So the play ended, and the interrupted service went on.

Simple as it was, the little scene no doubt persuaded the congregation that S. Nicholas was a great and powerful personage, and the impression it made upon them was one they were not likely to forget, because of the strange and interesting manner in which the lesson was taught.

This is the first play we know anything about, but we may guess that others more or less like it, began to be very popular, for we find from old books—books written hundreds of years ago, that twice a year at least, at Christmas and at Easter, the people were taught by means of acting, two of the greatest events in the life of Christ.

Let us try to imagine a Christmas Eve in Westminster Abbey, long ago, when Henry III was king. The Abbey was not nearly so large then as it is to-day, for much of it has been built since. Yet the central part was finished, and six hundred years ago people looked up at some of the same soaring arches, and leant against some of the same pillars as those we now see in the beautiful church.

The Abbey bells had been ringing for a long time, calling the Londoners from their homes, and from the crooked narrow lanes of the city, through the gates in the walls which then surrounded Westminster, there had come flocking to the church a great crowd of gentle and simple folk. There were merchants and shopkeepers, wearing hoods like jelly-bags with their long points dangling at the back; ladies with strange fantastic head-dresses; poor women and children muffled in cloaks; soldiers, nobles, and monks of various orders. Some of them stood thronging the aisles, others knelt on stools, or beside wooden benches.

The church was dark and mysterious. Only on the altars, candles blazed like golden stars, and above them the arches rose stretching up into the gloom overhead. The air was full of a sweet heavy scent—the scent of incense.

Near the altar, surrounded by gleaming lights, the people could see a rough cradle shaped like a manger, and beside it, dressed in long robes, an image of the Virgin Mary.

Then from the side-doors leading to the space about the altar, there entered, in twos and threes, men dressed as shepherds, holding crooks, and driving before them real sheep. They were followed by dogs, who kept the flock together, running round them, and ordering them in the wonderful way of sheep-dogs. Some of the shepherds lay down as though to sleep. Others watched their flock, wide awake and talking amongst themselves.

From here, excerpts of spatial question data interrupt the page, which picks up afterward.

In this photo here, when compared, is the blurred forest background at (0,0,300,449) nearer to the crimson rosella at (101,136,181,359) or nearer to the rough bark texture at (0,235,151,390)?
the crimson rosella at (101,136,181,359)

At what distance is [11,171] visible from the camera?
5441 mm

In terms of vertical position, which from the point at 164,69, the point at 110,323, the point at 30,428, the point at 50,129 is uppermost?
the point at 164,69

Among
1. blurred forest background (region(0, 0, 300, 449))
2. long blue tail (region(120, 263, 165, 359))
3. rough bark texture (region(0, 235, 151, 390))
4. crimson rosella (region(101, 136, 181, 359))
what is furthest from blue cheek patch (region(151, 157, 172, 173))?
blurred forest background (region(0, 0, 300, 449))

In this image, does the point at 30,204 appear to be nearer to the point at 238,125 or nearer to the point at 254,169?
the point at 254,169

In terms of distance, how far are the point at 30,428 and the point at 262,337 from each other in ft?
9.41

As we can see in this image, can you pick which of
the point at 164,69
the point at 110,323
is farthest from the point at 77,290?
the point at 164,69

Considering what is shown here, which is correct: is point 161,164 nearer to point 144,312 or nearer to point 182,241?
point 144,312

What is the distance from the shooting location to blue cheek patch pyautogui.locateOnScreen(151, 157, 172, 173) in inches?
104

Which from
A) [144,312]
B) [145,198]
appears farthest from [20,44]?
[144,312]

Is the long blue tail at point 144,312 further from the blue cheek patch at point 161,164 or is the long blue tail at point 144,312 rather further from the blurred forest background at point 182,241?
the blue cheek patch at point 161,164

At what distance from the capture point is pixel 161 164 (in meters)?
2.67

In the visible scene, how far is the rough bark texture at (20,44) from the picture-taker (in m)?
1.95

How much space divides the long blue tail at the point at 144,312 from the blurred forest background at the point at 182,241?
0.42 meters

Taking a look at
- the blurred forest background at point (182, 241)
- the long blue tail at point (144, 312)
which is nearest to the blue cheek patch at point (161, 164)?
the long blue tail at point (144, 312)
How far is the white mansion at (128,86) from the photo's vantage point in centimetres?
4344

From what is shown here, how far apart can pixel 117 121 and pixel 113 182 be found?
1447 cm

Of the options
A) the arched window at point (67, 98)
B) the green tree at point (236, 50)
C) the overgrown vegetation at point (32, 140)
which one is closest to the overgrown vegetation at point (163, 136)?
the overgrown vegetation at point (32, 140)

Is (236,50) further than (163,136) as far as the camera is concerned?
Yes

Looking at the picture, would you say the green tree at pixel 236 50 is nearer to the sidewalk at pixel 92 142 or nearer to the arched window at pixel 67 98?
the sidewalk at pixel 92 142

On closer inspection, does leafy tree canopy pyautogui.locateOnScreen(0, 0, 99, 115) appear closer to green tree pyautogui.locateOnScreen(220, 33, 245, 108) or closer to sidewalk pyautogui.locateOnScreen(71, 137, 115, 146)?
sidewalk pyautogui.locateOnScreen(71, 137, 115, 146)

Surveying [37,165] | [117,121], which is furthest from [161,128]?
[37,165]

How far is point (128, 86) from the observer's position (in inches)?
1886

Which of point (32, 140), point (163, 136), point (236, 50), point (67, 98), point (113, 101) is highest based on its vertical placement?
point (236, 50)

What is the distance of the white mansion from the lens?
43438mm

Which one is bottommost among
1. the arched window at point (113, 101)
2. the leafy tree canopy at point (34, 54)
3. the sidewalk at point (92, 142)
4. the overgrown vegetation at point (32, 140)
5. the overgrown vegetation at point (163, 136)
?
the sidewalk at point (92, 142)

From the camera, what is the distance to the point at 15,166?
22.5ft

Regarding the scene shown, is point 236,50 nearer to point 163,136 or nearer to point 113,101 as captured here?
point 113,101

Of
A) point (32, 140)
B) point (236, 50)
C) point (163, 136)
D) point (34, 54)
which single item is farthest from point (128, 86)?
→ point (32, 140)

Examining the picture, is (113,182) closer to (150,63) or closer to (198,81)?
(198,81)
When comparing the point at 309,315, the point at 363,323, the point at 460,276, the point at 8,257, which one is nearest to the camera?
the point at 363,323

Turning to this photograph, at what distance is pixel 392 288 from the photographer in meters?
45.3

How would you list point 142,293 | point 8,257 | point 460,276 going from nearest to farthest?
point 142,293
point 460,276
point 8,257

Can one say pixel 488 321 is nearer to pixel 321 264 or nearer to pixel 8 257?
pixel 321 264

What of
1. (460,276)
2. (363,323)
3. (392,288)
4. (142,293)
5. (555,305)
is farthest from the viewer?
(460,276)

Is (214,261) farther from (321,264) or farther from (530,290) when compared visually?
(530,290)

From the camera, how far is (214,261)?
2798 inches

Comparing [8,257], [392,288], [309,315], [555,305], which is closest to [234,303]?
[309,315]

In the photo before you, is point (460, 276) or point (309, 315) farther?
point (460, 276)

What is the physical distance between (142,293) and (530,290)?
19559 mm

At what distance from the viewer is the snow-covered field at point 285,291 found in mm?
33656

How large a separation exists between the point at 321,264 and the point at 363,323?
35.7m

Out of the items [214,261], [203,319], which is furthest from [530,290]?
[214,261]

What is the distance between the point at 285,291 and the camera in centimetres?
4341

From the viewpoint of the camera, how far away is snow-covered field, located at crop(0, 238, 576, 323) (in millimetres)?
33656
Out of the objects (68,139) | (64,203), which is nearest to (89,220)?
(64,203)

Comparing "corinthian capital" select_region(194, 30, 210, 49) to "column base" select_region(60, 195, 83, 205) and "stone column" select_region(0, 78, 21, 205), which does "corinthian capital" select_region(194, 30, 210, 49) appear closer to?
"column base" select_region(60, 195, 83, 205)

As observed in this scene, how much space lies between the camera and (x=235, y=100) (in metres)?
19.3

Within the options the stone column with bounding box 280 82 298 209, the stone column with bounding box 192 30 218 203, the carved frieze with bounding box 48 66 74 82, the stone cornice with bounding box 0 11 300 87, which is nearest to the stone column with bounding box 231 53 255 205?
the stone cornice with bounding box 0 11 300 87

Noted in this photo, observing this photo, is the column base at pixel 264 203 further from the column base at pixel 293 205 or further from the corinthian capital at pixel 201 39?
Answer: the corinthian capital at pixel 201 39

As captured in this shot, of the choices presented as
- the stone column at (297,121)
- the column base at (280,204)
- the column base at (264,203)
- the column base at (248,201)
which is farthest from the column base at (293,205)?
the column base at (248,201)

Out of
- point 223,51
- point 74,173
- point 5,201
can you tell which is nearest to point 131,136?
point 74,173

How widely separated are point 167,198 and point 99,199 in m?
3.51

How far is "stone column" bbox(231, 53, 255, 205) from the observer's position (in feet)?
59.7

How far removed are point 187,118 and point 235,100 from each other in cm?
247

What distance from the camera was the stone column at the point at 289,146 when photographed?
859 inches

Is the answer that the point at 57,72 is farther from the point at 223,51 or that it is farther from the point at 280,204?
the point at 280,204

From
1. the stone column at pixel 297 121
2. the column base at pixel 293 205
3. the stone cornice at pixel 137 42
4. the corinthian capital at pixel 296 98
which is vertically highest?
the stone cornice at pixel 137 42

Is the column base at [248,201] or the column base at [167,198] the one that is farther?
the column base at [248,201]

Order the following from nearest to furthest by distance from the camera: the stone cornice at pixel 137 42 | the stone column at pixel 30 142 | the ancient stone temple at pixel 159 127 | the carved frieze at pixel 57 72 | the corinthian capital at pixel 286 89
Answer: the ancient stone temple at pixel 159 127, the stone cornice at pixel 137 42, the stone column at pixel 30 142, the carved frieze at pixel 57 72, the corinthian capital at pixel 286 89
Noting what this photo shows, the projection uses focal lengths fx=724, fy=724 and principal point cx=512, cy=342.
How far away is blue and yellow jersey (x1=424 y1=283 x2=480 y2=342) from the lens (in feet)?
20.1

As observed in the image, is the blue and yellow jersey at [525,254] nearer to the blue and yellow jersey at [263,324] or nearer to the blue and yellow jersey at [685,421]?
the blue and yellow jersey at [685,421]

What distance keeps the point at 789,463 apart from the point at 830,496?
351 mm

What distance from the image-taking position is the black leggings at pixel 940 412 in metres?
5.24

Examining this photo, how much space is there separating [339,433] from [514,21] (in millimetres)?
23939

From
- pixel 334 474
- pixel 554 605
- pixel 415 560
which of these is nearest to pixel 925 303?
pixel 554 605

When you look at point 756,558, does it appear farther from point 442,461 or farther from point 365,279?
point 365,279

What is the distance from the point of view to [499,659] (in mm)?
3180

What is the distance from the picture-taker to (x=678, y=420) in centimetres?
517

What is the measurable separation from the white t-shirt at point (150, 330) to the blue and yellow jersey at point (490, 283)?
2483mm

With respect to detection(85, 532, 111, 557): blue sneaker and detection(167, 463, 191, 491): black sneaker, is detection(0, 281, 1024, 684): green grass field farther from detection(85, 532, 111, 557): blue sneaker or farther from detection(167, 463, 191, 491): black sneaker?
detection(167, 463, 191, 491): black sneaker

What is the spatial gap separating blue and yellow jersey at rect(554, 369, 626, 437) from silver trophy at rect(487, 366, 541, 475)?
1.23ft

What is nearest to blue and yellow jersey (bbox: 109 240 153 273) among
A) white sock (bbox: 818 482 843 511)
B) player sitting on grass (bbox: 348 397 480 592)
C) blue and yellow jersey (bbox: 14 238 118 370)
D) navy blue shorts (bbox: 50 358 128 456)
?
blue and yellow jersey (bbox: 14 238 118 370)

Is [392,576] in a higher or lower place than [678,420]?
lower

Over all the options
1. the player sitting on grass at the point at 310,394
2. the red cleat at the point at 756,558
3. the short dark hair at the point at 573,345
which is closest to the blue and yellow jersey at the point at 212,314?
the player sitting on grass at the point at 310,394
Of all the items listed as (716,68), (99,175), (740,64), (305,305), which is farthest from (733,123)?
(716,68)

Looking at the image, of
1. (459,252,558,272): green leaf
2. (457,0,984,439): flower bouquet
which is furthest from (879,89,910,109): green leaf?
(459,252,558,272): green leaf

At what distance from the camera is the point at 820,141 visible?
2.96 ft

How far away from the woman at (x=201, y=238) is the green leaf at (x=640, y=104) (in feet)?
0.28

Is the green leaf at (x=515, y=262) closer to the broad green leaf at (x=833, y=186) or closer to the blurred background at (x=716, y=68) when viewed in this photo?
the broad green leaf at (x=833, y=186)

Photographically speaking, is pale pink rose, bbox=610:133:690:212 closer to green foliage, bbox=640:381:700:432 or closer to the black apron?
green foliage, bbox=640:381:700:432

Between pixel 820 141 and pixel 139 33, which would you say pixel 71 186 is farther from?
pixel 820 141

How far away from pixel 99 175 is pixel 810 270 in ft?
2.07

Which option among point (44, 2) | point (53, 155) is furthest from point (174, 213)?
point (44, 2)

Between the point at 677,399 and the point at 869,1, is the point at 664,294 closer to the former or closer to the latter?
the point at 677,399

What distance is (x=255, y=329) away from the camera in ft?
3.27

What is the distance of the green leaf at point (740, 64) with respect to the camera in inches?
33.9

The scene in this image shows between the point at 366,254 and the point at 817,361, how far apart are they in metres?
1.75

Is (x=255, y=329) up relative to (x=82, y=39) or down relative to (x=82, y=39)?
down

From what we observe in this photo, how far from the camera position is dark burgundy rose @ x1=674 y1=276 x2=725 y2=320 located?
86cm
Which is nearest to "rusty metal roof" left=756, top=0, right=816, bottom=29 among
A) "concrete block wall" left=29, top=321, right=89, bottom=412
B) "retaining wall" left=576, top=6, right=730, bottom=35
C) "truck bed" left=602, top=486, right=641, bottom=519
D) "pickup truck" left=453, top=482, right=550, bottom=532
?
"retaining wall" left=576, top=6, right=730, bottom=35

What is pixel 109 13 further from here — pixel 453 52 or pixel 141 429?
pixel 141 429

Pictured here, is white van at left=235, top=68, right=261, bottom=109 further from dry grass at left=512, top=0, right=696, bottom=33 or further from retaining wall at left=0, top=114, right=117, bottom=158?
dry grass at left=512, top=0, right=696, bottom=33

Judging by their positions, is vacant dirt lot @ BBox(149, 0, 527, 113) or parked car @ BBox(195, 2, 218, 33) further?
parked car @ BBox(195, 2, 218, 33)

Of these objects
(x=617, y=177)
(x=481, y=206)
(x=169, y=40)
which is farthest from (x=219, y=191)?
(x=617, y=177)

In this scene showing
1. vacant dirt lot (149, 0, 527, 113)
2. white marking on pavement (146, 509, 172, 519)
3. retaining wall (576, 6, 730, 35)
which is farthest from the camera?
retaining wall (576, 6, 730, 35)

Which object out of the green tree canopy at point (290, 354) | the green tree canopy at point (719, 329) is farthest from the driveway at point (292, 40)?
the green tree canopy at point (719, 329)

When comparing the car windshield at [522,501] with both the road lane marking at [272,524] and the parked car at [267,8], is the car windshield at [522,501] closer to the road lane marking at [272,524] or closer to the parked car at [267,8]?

Suddenly, while interested and curious the congregation looked on, a blast of trumpets rang out, and before the startling sound had died away, echoing through the aisles and the arches, an angel in a robe of rose colour, with big white wings, appeared in the pulpit. Very sweet and clear his voice sounded as he announced tidings of great joy. Christ was born in Bethlehem.

Then, somewhere from the darkness above, there followed, in a burst of song, the voices of the angels.